Sounding Off: Repairers Rally for Fair Labor Rates

by Alana Quartuccio

Auto body shop owners in Massachusetts have been waiting a very long time to have a say in the decades-long debate over what a fair and reasonable labor reimbursement rate should look like in the Commonwealth.

Plagued with the lowest labor rate in the country – only hovering at about $44 with barely any increase since 1988 when it was $30 – Massachusetts collision repairers didn’t hesitate to close up their shops to make the trek to Boston on June 12 to finally have a chance to be heard by the Auto Body Labor Rate Advisory Board (ABLRAB), which was created to meet, study and review labor reimbursement rates to make recommendations to the Division of Insurance (DOI). 

 After waiting years to have a seat at the table, the AASP/MA community-at-large came to the Capitol to unleash their frustrations and challenges associated with trying to keep their businesses – and the industry – alive on a labor rate that has been so largely stomped on by the insurance industry that one can practically see the wear and tear on their shoes! 

The ABLRAB public hearing was the first – and only – opportunity for the general auto body community to come forth to testify in front of the Board to study and make recommendations for a labor rate that fairly reimburses consumers and actually allows for safe and proper repairs.

Body shop owner after body shop owner, along with technicians and even one very wise young recently graduated vocational school student, came forth to drive home the point that this is a matter of life and death for the future of collision repair. 

Before testimony officially began, members of the Board – which includes three collision repair professional representatives appointed by AASP/MA, insurance industry representatives and others on behalf of consumers, economists and others – offered opening remarks. 

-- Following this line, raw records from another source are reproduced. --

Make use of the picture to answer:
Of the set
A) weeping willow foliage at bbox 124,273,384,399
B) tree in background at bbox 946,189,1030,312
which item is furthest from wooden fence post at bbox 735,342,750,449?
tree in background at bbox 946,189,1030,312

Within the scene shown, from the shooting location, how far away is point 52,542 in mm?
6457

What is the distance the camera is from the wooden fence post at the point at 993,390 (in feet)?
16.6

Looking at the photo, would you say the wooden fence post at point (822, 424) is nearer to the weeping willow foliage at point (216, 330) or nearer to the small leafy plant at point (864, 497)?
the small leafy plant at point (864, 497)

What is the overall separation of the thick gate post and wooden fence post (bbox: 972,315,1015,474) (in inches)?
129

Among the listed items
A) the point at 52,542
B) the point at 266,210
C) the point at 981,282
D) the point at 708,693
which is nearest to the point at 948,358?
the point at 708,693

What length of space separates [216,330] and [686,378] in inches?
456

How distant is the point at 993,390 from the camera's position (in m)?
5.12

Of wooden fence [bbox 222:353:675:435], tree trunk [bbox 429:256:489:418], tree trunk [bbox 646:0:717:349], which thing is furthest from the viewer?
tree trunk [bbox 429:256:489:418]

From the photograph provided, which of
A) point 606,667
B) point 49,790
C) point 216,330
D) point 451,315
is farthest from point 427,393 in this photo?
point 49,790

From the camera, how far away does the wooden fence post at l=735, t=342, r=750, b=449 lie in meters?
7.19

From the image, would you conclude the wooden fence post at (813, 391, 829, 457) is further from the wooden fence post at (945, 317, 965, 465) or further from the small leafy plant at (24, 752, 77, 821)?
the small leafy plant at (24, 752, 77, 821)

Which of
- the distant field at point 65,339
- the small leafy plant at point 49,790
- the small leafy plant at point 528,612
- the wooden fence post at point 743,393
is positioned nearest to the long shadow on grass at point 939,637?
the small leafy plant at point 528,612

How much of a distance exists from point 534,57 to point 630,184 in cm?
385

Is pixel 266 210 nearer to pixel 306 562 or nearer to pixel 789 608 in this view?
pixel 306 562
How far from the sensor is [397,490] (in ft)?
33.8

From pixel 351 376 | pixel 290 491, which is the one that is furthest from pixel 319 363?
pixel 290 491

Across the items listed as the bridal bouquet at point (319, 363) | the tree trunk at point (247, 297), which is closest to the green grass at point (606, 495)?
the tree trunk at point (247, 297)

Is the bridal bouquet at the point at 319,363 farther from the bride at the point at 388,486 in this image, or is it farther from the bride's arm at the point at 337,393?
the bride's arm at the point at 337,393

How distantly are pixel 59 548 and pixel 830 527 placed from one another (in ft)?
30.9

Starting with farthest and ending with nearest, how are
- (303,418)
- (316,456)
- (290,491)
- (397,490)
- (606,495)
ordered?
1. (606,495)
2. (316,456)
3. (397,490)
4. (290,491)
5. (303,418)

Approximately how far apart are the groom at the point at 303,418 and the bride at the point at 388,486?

“We have spent a lot of time away from our shops on this issue,” stated Rick Starbard (Rick’s Auto Collision; Revere), who serves on the Board on behalf of AASP/MA. “We know the labor rate has been increasingly low since 1988 when insurance reform took effect. Since that time, year after year, we have tried bill after bill to seek relief. I served on a commission in 2008 where findings were to direct legislators to take action if the rate didn’t move within a year of the easement of cost containment. Those rates didn’t move. Another commission formed a couple of years later; again, nothing happened. Here we are, 17 years after the first commission. Hopefully, we get resolution to this problem while we still have an industry.” 

Upon taking the microphone, Board member Christopher Stark (Massachusetts Insurance Federation) instantly made jaws drop with remarks that he’d later be called out for by one shop owner and other witnesses who slammed back at him for trying to alter the focus of the true issue at hand, even though Stark’s steering move was perhaps not out of character as a representative from the insurance industry. 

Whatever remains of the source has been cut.